Dr. Rennard, UNMC’s inaugural scientist laureate, is a world-renowned chronic obstructive pulmonary disease (COPD) researcher. Well, he’s world renowned for his COPD research within scientific circles. To the rest of us, thanks to a 1993 study that’s proven to have gone not viral, but retroviral, he’s world renowned as Mr. Chicken Soup.

“It’s been 20 years,” Dr. Rennard said.

“That’s the funny part,” came Lillian’s voice, from across the hall. It’s like a musician who has done great work for decades. But we, the public, can’t get that one, long-ago hit song out of our heads.

Right?

Well, no, Dr. Rennard said. It’s not like that at all. “It would be kind of like,” he said, and then paused for a good 10 seconds, trying to think of what it would be like.

“OK, so Charles Dodgson,” Dr. Rennard finally said. (Charles Dodgson? Pen name: Lewis Carroll.) “It’s kind of arrogant to compare yourself to somebody like that. But, he got to be really famous for ‘Alice in Wonderland.’

“He was actually a serious mathematician,” Dr. Rennard said. “But nobody cares about that other stuff.” This all happened because Dr. Rennard had also always heard the folk wisdom, from cultures all over the world, that chicken soup helps colds, and he loves that kind of stuff – he studied folklore and mythology at Harvard. But he also is a scientist. He lives to find the truth of things, to figure things out.

And, his wife makes chicken soup. Wonderful chicken soup. Magical chicken soup. It is Barbara Rennard’s grandmother’s recipe, and if any chicken soup could cure colds, it would be this one.

Why not look into it?

“What we did in the laboratory was actually very rigorous,” Dr.

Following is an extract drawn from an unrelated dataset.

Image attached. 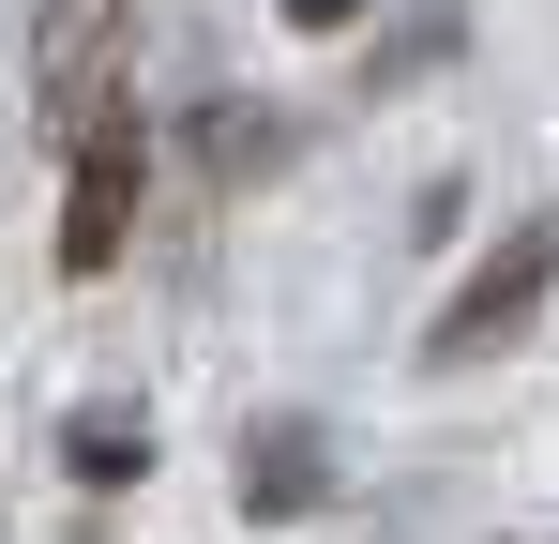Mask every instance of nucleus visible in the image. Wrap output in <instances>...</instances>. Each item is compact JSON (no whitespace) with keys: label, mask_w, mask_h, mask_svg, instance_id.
Instances as JSON below:
<instances>
[{"label":"nucleus","mask_w":559,"mask_h":544,"mask_svg":"<svg viewBox=\"0 0 559 544\" xmlns=\"http://www.w3.org/2000/svg\"><path fill=\"white\" fill-rule=\"evenodd\" d=\"M136 197H152V137H136V106L76 121V181H61V272H76V287H92V272H121Z\"/></svg>","instance_id":"1"},{"label":"nucleus","mask_w":559,"mask_h":544,"mask_svg":"<svg viewBox=\"0 0 559 544\" xmlns=\"http://www.w3.org/2000/svg\"><path fill=\"white\" fill-rule=\"evenodd\" d=\"M545 287H559V227L530 212V227H514V243H499V258H484V272L454 287V303H439V333H424V348H439V363H484V348H514V333L545 318Z\"/></svg>","instance_id":"2"},{"label":"nucleus","mask_w":559,"mask_h":544,"mask_svg":"<svg viewBox=\"0 0 559 544\" xmlns=\"http://www.w3.org/2000/svg\"><path fill=\"white\" fill-rule=\"evenodd\" d=\"M121 31H136V0H46V31H31V76H46V121H61V137L121 106Z\"/></svg>","instance_id":"3"},{"label":"nucleus","mask_w":559,"mask_h":544,"mask_svg":"<svg viewBox=\"0 0 559 544\" xmlns=\"http://www.w3.org/2000/svg\"><path fill=\"white\" fill-rule=\"evenodd\" d=\"M318 499H333V439H318L302 409L242 424V515H318Z\"/></svg>","instance_id":"4"},{"label":"nucleus","mask_w":559,"mask_h":544,"mask_svg":"<svg viewBox=\"0 0 559 544\" xmlns=\"http://www.w3.org/2000/svg\"><path fill=\"white\" fill-rule=\"evenodd\" d=\"M61 469H76L92 499H121V484L152 469V409H76V424H61Z\"/></svg>","instance_id":"5"},{"label":"nucleus","mask_w":559,"mask_h":544,"mask_svg":"<svg viewBox=\"0 0 559 544\" xmlns=\"http://www.w3.org/2000/svg\"><path fill=\"white\" fill-rule=\"evenodd\" d=\"M197 167H212V181L287 167V121H258V106H197Z\"/></svg>","instance_id":"6"},{"label":"nucleus","mask_w":559,"mask_h":544,"mask_svg":"<svg viewBox=\"0 0 559 544\" xmlns=\"http://www.w3.org/2000/svg\"><path fill=\"white\" fill-rule=\"evenodd\" d=\"M348 15H364V0H287V31H348Z\"/></svg>","instance_id":"7"}]
</instances>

Rennard said. “Admittedly, we did it for the fun of it. Because we were amused by it like everybody else.”

And?

“What our work shows is that there are ingredients in common foodstuffs that might have anti-inflammatory actions. Mom’s old adage might just be true.”

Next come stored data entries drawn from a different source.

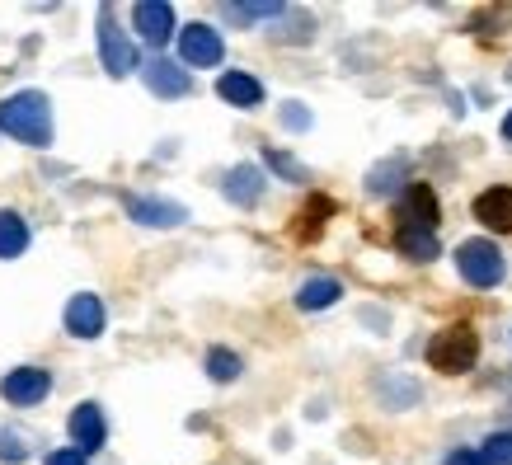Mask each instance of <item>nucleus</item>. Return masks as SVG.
Masks as SVG:
<instances>
[{
    "label": "nucleus",
    "mask_w": 512,
    "mask_h": 465,
    "mask_svg": "<svg viewBox=\"0 0 512 465\" xmlns=\"http://www.w3.org/2000/svg\"><path fill=\"white\" fill-rule=\"evenodd\" d=\"M0 132L24 141V146H47L52 141V104L43 90H19L0 99Z\"/></svg>",
    "instance_id": "obj_1"
},
{
    "label": "nucleus",
    "mask_w": 512,
    "mask_h": 465,
    "mask_svg": "<svg viewBox=\"0 0 512 465\" xmlns=\"http://www.w3.org/2000/svg\"><path fill=\"white\" fill-rule=\"evenodd\" d=\"M428 367L442 376H466L475 362H480V334L470 325H447L442 334L428 339Z\"/></svg>",
    "instance_id": "obj_2"
},
{
    "label": "nucleus",
    "mask_w": 512,
    "mask_h": 465,
    "mask_svg": "<svg viewBox=\"0 0 512 465\" xmlns=\"http://www.w3.org/2000/svg\"><path fill=\"white\" fill-rule=\"evenodd\" d=\"M456 273H461L470 287L489 292V287H498V282L508 278V259H503V249H498L494 240L475 235V240H461V245H456Z\"/></svg>",
    "instance_id": "obj_3"
},
{
    "label": "nucleus",
    "mask_w": 512,
    "mask_h": 465,
    "mask_svg": "<svg viewBox=\"0 0 512 465\" xmlns=\"http://www.w3.org/2000/svg\"><path fill=\"white\" fill-rule=\"evenodd\" d=\"M99 62L113 80H123L137 71V47L118 24H113V5H99Z\"/></svg>",
    "instance_id": "obj_4"
},
{
    "label": "nucleus",
    "mask_w": 512,
    "mask_h": 465,
    "mask_svg": "<svg viewBox=\"0 0 512 465\" xmlns=\"http://www.w3.org/2000/svg\"><path fill=\"white\" fill-rule=\"evenodd\" d=\"M179 62L193 66V71H207V66H221L226 62V43L212 24H188L179 29Z\"/></svg>",
    "instance_id": "obj_5"
},
{
    "label": "nucleus",
    "mask_w": 512,
    "mask_h": 465,
    "mask_svg": "<svg viewBox=\"0 0 512 465\" xmlns=\"http://www.w3.org/2000/svg\"><path fill=\"white\" fill-rule=\"evenodd\" d=\"M437 217H442V207H437V193L428 184H409L400 193V207H395V231H437Z\"/></svg>",
    "instance_id": "obj_6"
},
{
    "label": "nucleus",
    "mask_w": 512,
    "mask_h": 465,
    "mask_svg": "<svg viewBox=\"0 0 512 465\" xmlns=\"http://www.w3.org/2000/svg\"><path fill=\"white\" fill-rule=\"evenodd\" d=\"M127 217L137 221V226H151V231H174V226L188 221V207L170 198H141V193H132L127 198Z\"/></svg>",
    "instance_id": "obj_7"
},
{
    "label": "nucleus",
    "mask_w": 512,
    "mask_h": 465,
    "mask_svg": "<svg viewBox=\"0 0 512 465\" xmlns=\"http://www.w3.org/2000/svg\"><path fill=\"white\" fill-rule=\"evenodd\" d=\"M141 80H146V90L156 94V99H184L193 90V71L184 62H170V57H151Z\"/></svg>",
    "instance_id": "obj_8"
},
{
    "label": "nucleus",
    "mask_w": 512,
    "mask_h": 465,
    "mask_svg": "<svg viewBox=\"0 0 512 465\" xmlns=\"http://www.w3.org/2000/svg\"><path fill=\"white\" fill-rule=\"evenodd\" d=\"M132 29L151 47H165L170 38H179V29H174V5H165V0H141V5H132Z\"/></svg>",
    "instance_id": "obj_9"
},
{
    "label": "nucleus",
    "mask_w": 512,
    "mask_h": 465,
    "mask_svg": "<svg viewBox=\"0 0 512 465\" xmlns=\"http://www.w3.org/2000/svg\"><path fill=\"white\" fill-rule=\"evenodd\" d=\"M47 390H52V372H43V367H15V372L0 376V395L10 404H38L47 400Z\"/></svg>",
    "instance_id": "obj_10"
},
{
    "label": "nucleus",
    "mask_w": 512,
    "mask_h": 465,
    "mask_svg": "<svg viewBox=\"0 0 512 465\" xmlns=\"http://www.w3.org/2000/svg\"><path fill=\"white\" fill-rule=\"evenodd\" d=\"M71 447L85 451V456H94V451L109 442V423H104V409L99 404H76V414H71Z\"/></svg>",
    "instance_id": "obj_11"
},
{
    "label": "nucleus",
    "mask_w": 512,
    "mask_h": 465,
    "mask_svg": "<svg viewBox=\"0 0 512 465\" xmlns=\"http://www.w3.org/2000/svg\"><path fill=\"white\" fill-rule=\"evenodd\" d=\"M66 334H76V339H99L104 334V301L90 292H80L66 301Z\"/></svg>",
    "instance_id": "obj_12"
},
{
    "label": "nucleus",
    "mask_w": 512,
    "mask_h": 465,
    "mask_svg": "<svg viewBox=\"0 0 512 465\" xmlns=\"http://www.w3.org/2000/svg\"><path fill=\"white\" fill-rule=\"evenodd\" d=\"M264 170L259 165H235V170H226V179H221V193H226V202H235V207H259V198H264Z\"/></svg>",
    "instance_id": "obj_13"
},
{
    "label": "nucleus",
    "mask_w": 512,
    "mask_h": 465,
    "mask_svg": "<svg viewBox=\"0 0 512 465\" xmlns=\"http://www.w3.org/2000/svg\"><path fill=\"white\" fill-rule=\"evenodd\" d=\"M217 94L231 104V109H259L264 104V80L259 76H249V71H221L217 80Z\"/></svg>",
    "instance_id": "obj_14"
},
{
    "label": "nucleus",
    "mask_w": 512,
    "mask_h": 465,
    "mask_svg": "<svg viewBox=\"0 0 512 465\" xmlns=\"http://www.w3.org/2000/svg\"><path fill=\"white\" fill-rule=\"evenodd\" d=\"M475 221H484L489 231H512V188L494 184L475 198Z\"/></svg>",
    "instance_id": "obj_15"
},
{
    "label": "nucleus",
    "mask_w": 512,
    "mask_h": 465,
    "mask_svg": "<svg viewBox=\"0 0 512 465\" xmlns=\"http://www.w3.org/2000/svg\"><path fill=\"white\" fill-rule=\"evenodd\" d=\"M409 184H414V179H409V160H404V155H390V160H381V165L367 174V193H372V198H400Z\"/></svg>",
    "instance_id": "obj_16"
},
{
    "label": "nucleus",
    "mask_w": 512,
    "mask_h": 465,
    "mask_svg": "<svg viewBox=\"0 0 512 465\" xmlns=\"http://www.w3.org/2000/svg\"><path fill=\"white\" fill-rule=\"evenodd\" d=\"M339 296H343V282L329 278V273H320V278H306L301 287H296V310L315 315V310H329Z\"/></svg>",
    "instance_id": "obj_17"
},
{
    "label": "nucleus",
    "mask_w": 512,
    "mask_h": 465,
    "mask_svg": "<svg viewBox=\"0 0 512 465\" xmlns=\"http://www.w3.org/2000/svg\"><path fill=\"white\" fill-rule=\"evenodd\" d=\"M395 249H400L409 264H433L442 245H437V231H395Z\"/></svg>",
    "instance_id": "obj_18"
},
{
    "label": "nucleus",
    "mask_w": 512,
    "mask_h": 465,
    "mask_svg": "<svg viewBox=\"0 0 512 465\" xmlns=\"http://www.w3.org/2000/svg\"><path fill=\"white\" fill-rule=\"evenodd\" d=\"M29 249V226L19 212H0V259H19Z\"/></svg>",
    "instance_id": "obj_19"
},
{
    "label": "nucleus",
    "mask_w": 512,
    "mask_h": 465,
    "mask_svg": "<svg viewBox=\"0 0 512 465\" xmlns=\"http://www.w3.org/2000/svg\"><path fill=\"white\" fill-rule=\"evenodd\" d=\"M376 395L390 404V409H409V404H419V381H409V376H381L376 381Z\"/></svg>",
    "instance_id": "obj_20"
},
{
    "label": "nucleus",
    "mask_w": 512,
    "mask_h": 465,
    "mask_svg": "<svg viewBox=\"0 0 512 465\" xmlns=\"http://www.w3.org/2000/svg\"><path fill=\"white\" fill-rule=\"evenodd\" d=\"M207 376L217 381V386H226V381H235V376L245 372V362H240V353H231V348H207Z\"/></svg>",
    "instance_id": "obj_21"
},
{
    "label": "nucleus",
    "mask_w": 512,
    "mask_h": 465,
    "mask_svg": "<svg viewBox=\"0 0 512 465\" xmlns=\"http://www.w3.org/2000/svg\"><path fill=\"white\" fill-rule=\"evenodd\" d=\"M221 15L231 24H259V19H282L287 5H278V0H264V5H221Z\"/></svg>",
    "instance_id": "obj_22"
},
{
    "label": "nucleus",
    "mask_w": 512,
    "mask_h": 465,
    "mask_svg": "<svg viewBox=\"0 0 512 465\" xmlns=\"http://www.w3.org/2000/svg\"><path fill=\"white\" fill-rule=\"evenodd\" d=\"M268 165H273V170L282 174V179H287V184H311V174H306V165H296L292 155L287 151H278V146H268Z\"/></svg>",
    "instance_id": "obj_23"
},
{
    "label": "nucleus",
    "mask_w": 512,
    "mask_h": 465,
    "mask_svg": "<svg viewBox=\"0 0 512 465\" xmlns=\"http://www.w3.org/2000/svg\"><path fill=\"white\" fill-rule=\"evenodd\" d=\"M480 456H484V465H512V433H489Z\"/></svg>",
    "instance_id": "obj_24"
},
{
    "label": "nucleus",
    "mask_w": 512,
    "mask_h": 465,
    "mask_svg": "<svg viewBox=\"0 0 512 465\" xmlns=\"http://www.w3.org/2000/svg\"><path fill=\"white\" fill-rule=\"evenodd\" d=\"M278 123L287 127V132H311L315 113L306 109V104H296V99H287V104H282V113H278Z\"/></svg>",
    "instance_id": "obj_25"
},
{
    "label": "nucleus",
    "mask_w": 512,
    "mask_h": 465,
    "mask_svg": "<svg viewBox=\"0 0 512 465\" xmlns=\"http://www.w3.org/2000/svg\"><path fill=\"white\" fill-rule=\"evenodd\" d=\"M29 456L24 451V442H19V433H0V461H10V465H19Z\"/></svg>",
    "instance_id": "obj_26"
},
{
    "label": "nucleus",
    "mask_w": 512,
    "mask_h": 465,
    "mask_svg": "<svg viewBox=\"0 0 512 465\" xmlns=\"http://www.w3.org/2000/svg\"><path fill=\"white\" fill-rule=\"evenodd\" d=\"M43 465H90V456H85V451H76V447H66V451H52Z\"/></svg>",
    "instance_id": "obj_27"
},
{
    "label": "nucleus",
    "mask_w": 512,
    "mask_h": 465,
    "mask_svg": "<svg viewBox=\"0 0 512 465\" xmlns=\"http://www.w3.org/2000/svg\"><path fill=\"white\" fill-rule=\"evenodd\" d=\"M442 465H484V456H480V451H466V447H461V451H451Z\"/></svg>",
    "instance_id": "obj_28"
},
{
    "label": "nucleus",
    "mask_w": 512,
    "mask_h": 465,
    "mask_svg": "<svg viewBox=\"0 0 512 465\" xmlns=\"http://www.w3.org/2000/svg\"><path fill=\"white\" fill-rule=\"evenodd\" d=\"M498 132H503V141H512V109L503 113V127H498Z\"/></svg>",
    "instance_id": "obj_29"
}]
</instances>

And so it is that Dr. Rennard, renowned COPD scientist, will be forever cited for his research on chicken soup.

How does he feel about that? Well, when the subject was first broached, his body language did not scream enthusiasm. But, the longer Dr. Rennard talked, the clearer it became that chicken soup is like that rascal uncle you can’t help but love. With every memory, he couldn’t help but smile. It’s been a fun ride. Besides, he may as well roll with it. It’s never going away.

Leaning: “Do you think people will finally stop calling about the chicken soup story, Lillian?”

“No,” Lillian said.

“I think when you finally retire we’ll give them your home phone number,” Dr. Rennard said.

Chicken soup has given Dr. Rennard three great career highlights, the kind few scientists are lucky to get:

  • His wife Barbara, the study’s first author and head soup chef, always loved listening to Bob Edwards on National Public Radio (NPR). Guess who was interviewed by Edwards about chicken soup and managed to get his wife in on the call? “He talked to me for 10 minutes. He talked to her for the whole rest of the hour!” Dr. Rennard said. “And my wife’s friends were listening to NPR radio and said, ‘That’s Barbara Rennard!’ ”
  • When Dr. Rennard’s hometown paper, the St. Louis Sun, was doing a chicken soup story for its Sunday magazine, it asked him for a photo. Well, it is his wife’s grandmother’s recipe, he said, and she was from St. Louis. How about a photo of her? It ended up being an old photo of Barbara Rennard’s grandmother cooking with her two young daughters, Barbara’s mother and aunt. Heartwarming stuff. “I got my mother-in-law’s picture in the newspaper,” Dr. Rennard said. A man can’t do much better than that.
  • Dr. Rennard and chicken soup are a question in Trivial Pursuit. Every parent can relate: of all the work he has done, it was nice to finally have something his kids thought was pretty cool.

And so, Dr. Rennard will continue to work tirelessly on COPD (“It’s the third leading cause of death in the United States and it’s not a household word,” he said). And he will continue to take phone calls about chicken soup.